Momon : Engge Mak,,, Emakku saying. ( sambil berjalan pergi )
Apa iya si Dudung tega,,, diakan Sohibku ( ( sambil berpikir )
➢ TEMA : PERCINTAAN
Tema drama ini ialah tentang percintaan yang di balut suasana penjajahan zaman
dahulu.
➢ ALUR/PLOT : Alur Maju
Alur yang digunakan adalah alur maju karena diceritakan secara runtut dari awal hingga
akhir cerita.
a. Pelukisan Awal Cerita
“Pada zaman dahulu kala hiduplah sorang pemuda gagah berani dari kota Malang. Ia
bernama Si Momon . Ia tinggal di sebuah desa di selatan kota Malang yang bernama desa Kebon
Sari. Dan di desanya pula ia dikenal sebagai jagoan silat.Tak segan ia membantu orang lain yang
membutuhkan bantuan. Sejak desa Kebon Sari di datangi oleh Sekutu , sering terjadi bentrok, antara
penduduk pribumi dengan Bule – bule Sekutu…. Sampai pada suatu hari datanglah Menir dengan
kedua putrinya dan 1 pengawalnya datang ke desa untuk mencari makan siang”.
b. Komplikasi atau Pertikaian Awal
“Keesokan harinya Maria dan Lala sedang berjalan – jalan di taman . Tak sengaja Maria
bertemu dengan Si Momon. Maria dan Si Momonpun saling memandang dari kejauhan dan pada
saat itulah muncul benih – benih cinta diantara mereka berdua”.
c. Klimaks atau Titik Puncak Konflik
“Setelah itu di rumah menirr …
Menir yang merasa kesal sekaligus takut akan ancaman Si Momon , menyuruh pengawal untuk
mengadakan Sayembara untuk menangkap si Momon dan membawanya ke hadapan Menir untuk di
bunuh.
(Pengawal menyebarkan selebaran Sayembara untuk menangkap Si Momon. )”
d. Penyelesaian
“Saat Si Momon sedang merasakan kesakitan , Dudung sangat menyesal dan dia langsung merebut
pistol yang ada pada pengawal lalu dia langsung menembak kea rah Menir)
Dudung : (Merebut dan menembak Menir )Meniirrrrrrr!!!
Backsound : Battle 38
Dan akhirnya peluru itu menancap tepat di dadanya Si Menir. Menirpun tidak selamat,dan akhirnya
meninggal.
Dan pada akhirnya berkat perjuangan Momon. Mereka hidup dengan tentram dan bahagia. Hidup
saling berdampingan….Maria memutuskan tetap tinggal di Desa KebonSari dan menikah dengan Si
Momon. Da Adiknya Lala kembali ke Negaranya…”
➢ KARAKTER/PENOKOHAN :
Si Momon : Seorang pemuda gagah berani, suka membantu dan menolong orang lain.
Menir : Serang yang sombong, congkak, kasar.

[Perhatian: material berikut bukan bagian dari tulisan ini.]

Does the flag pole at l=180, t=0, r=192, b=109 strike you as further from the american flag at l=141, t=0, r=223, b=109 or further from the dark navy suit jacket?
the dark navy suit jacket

Maria : Seseorang yang mudah jatuh cinta, sayang kepada Momon.
Lala : Adik yang menyayangi kakaknya Maria.
Dudung : Seseorang yang tidak konsisten. Seorang sahabat yang awalnya setia kepada
Momon tetapi karena uang ia berkhianat dengan Momon, kemudian menyesal akan
perbuatannya sehingga kembali menolong Momon.
Pengawal : Seseorang yang mengikuti perintah tuannya selayaknya pegawal pada umumnya.
➢ SETTING/LATAR :
a. Latar tempat : Desa kebon sari, di kedai makan Emak, di rumah Menir, di taman, di lapangan.